The machine learning and visualization techniques the scientists employed showed that a cell’s shape changes are regulated by the molecular control hub, Rho/ROCK-signaling, that a cell uses to sense its physical environment and generate the force required for motion.

Using a model representing two mechanically distinct layers of extracellular matrix, the scientists showed the cells gradually changed their shape and movement program as they approached and crossed the interface of the layers. That suggests these transitions are essential for cancer cell metastasis, which requires the navigation of non-uniform ECM.

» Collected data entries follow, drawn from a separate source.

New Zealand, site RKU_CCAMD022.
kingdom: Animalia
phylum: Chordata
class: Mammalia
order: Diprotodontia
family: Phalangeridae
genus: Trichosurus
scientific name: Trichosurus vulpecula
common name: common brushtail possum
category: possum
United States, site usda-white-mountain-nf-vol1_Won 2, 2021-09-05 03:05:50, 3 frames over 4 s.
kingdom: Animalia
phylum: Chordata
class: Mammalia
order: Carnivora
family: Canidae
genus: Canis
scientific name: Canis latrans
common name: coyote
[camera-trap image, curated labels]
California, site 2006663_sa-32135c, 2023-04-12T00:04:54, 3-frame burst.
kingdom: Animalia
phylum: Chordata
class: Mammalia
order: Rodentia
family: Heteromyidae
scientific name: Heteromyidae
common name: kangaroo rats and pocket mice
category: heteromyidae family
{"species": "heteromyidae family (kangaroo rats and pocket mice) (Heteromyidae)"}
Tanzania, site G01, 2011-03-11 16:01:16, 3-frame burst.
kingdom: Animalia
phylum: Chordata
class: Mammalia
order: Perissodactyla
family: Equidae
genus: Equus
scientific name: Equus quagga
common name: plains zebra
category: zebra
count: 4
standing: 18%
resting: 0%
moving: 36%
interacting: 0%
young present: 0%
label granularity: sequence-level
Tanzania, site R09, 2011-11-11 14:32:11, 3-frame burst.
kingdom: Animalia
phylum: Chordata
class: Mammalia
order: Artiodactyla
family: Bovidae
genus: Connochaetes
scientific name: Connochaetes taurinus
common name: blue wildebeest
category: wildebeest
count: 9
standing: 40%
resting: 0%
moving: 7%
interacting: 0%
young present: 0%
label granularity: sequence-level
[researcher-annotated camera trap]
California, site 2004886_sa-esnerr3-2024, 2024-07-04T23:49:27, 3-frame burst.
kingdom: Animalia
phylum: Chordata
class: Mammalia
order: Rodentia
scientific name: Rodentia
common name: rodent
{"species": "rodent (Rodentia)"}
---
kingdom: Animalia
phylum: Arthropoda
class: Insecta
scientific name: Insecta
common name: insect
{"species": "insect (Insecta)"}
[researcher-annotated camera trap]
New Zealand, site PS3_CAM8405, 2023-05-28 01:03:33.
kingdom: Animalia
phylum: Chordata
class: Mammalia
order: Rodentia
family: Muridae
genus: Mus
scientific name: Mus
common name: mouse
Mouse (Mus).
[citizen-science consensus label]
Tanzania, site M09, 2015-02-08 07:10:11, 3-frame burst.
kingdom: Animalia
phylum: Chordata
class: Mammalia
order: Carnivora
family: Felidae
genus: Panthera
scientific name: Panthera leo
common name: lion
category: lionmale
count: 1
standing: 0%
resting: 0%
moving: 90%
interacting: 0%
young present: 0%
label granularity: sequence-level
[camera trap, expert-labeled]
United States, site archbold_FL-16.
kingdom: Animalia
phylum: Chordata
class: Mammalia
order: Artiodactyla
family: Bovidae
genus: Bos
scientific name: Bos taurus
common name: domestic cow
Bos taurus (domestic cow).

“The way a cell’s form changes — its morphodynamics — is a crucial factor in determining its invasive potential and to our knowledge this has largely gone unstudied,” Sun said. “The morphodynamics of migrating cancer cells are shaping up to be a powerful tool for inspecting the internal state and microenvironment of the cells. Future research is needed to decode the morphodynamics into a rich and understandable body language of cells, and to affect morphodynamics as a means of controlling what the cells are doing.”

Collaborating with Sun were OSU colleagues Christopher Eddy, Helena Raposo, Aayushi Manchanda, Ryan Wong and Fuxin Li.

The Gordon and Betty Moore Foundation, the National Science Foundation, the Department of Defense and the National Institute of General Medical Sciences funded the study.